Researchers at the University of Minnesota have found that a child's need for material objects is tied to his or her self-esteem. The weaker their self-esteem, the greater their desire for the material trappings of adolescent popularity, according to the study published in the current issue of the Journal of Consumer Research.

Until recently, little research has probed what triggers materialism in children. "It's always such a mystery trying to understand why children, and particularly teens, do what they do," said Deborah John, who co-authored the study.

"This should be a good lesson for parents being pestered for all these very expensive things."

To figure out why children covet the iPod and Nintendo at $400 a pop, Dr. John, a marketing professor, and her colleagues conducted two studies. In the first, they examined 150 youngsters - 50 each from three age cohorts: 8-to-9-year-olds, 12-to-13-year-olds and 16-to-18-year-olds. They then asked the kids a series of questions about their self-esteem and had them create a collage of items that made them happy.

Those with low self-esteem were more likely to arrange a hodge-podge of cars, money, jewellery, sports equipment and - among the youngest bunch - stuffed animals. The children with high self-regard assembled images related to friends, family and outdoor activities such as camping.

A striking correlation emerged from the results. For the 8-to-9-year-olds, self-esteem was relatively high and materialism relatively low.

But those results reversed for the middle group. Self-esteem nosedived among the 12-to-13-year-olds, while the desire for big-ticket items peaked.

By the late teens, the children had recovered most of their pre-teen self-regard and asceticism.

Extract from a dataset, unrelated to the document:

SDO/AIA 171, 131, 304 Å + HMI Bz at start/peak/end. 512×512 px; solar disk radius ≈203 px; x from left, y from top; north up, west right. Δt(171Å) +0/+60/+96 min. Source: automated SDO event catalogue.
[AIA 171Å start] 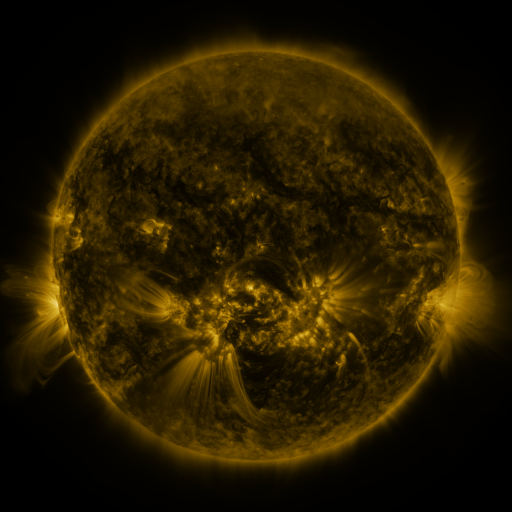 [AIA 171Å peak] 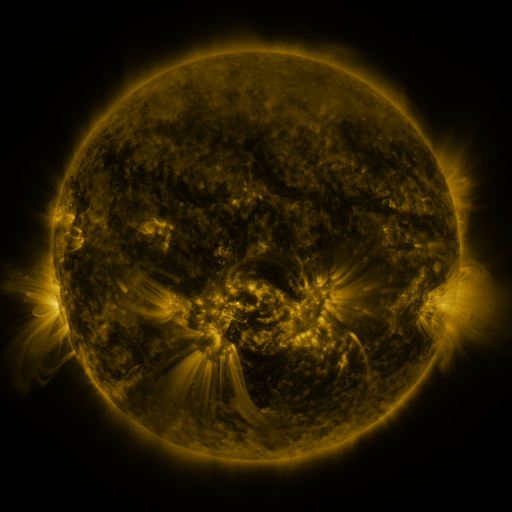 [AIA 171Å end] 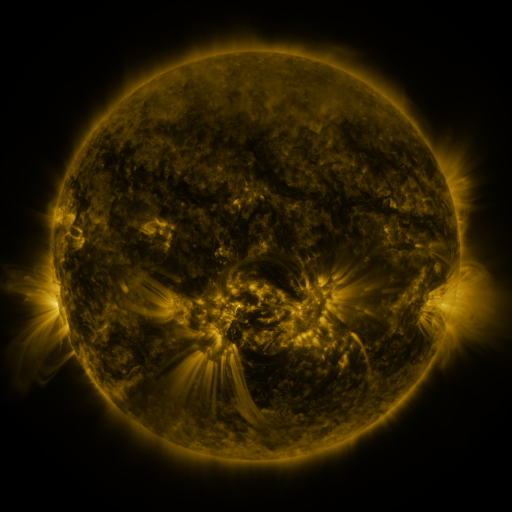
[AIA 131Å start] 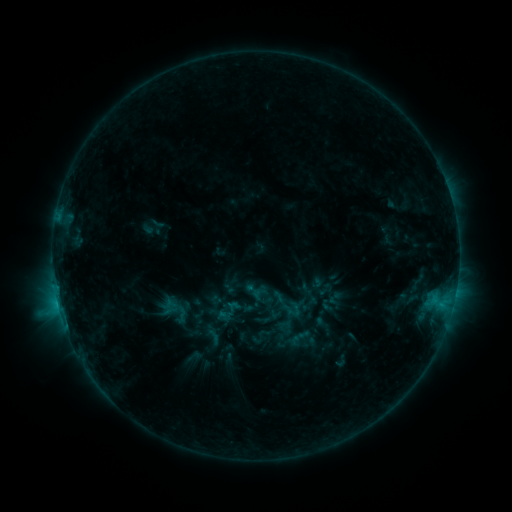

"I'd always wanted to know why all of a sudden a child can hit 12 or 13 and become an absolute pester machine," said Dr. John, who has two former pre-teens of her own, now aged 17 and 21. "Well, it's because they have this low self-worth and they've figured out that they can use brands and possessions to signal certain things about themselves."

When Dr. John saw the correlation, she wanted to devise a surefire method of curbing that pre-teenage materialism. As a second part of their study, researchers discovered that propping up a child's self-esteem is as simple as giving them a well-earned compliment.

In the second study, she looked at 12-to-13-year-olds in summer camps and found that children who were given paper plates bearing compliments such as "smart" and "fun" immediately reined in their materialistic tendencies.

"It really surprised us to see how much a small compliment can make a difference," Dr. John said.

But too many parents do exactly the opposite, child experts say, caving to their child's every request for clothes and electronics. In effect, they become complicit in suppressing their kid's self-regard.

"You end up creating a Britney Spears effect," says Michael Ungar, a professor at the School of Social Work at Dalhousie University and the author of several books on youth. "You are telling them that 'you are what you have.' It's all very superficial."

Dr. Ungar suggests including kids in holiday cooking and decorating as a way of propping up a child's self-esteem. "We have to offer them a way of asserting an identity," he said, "rather than buying one."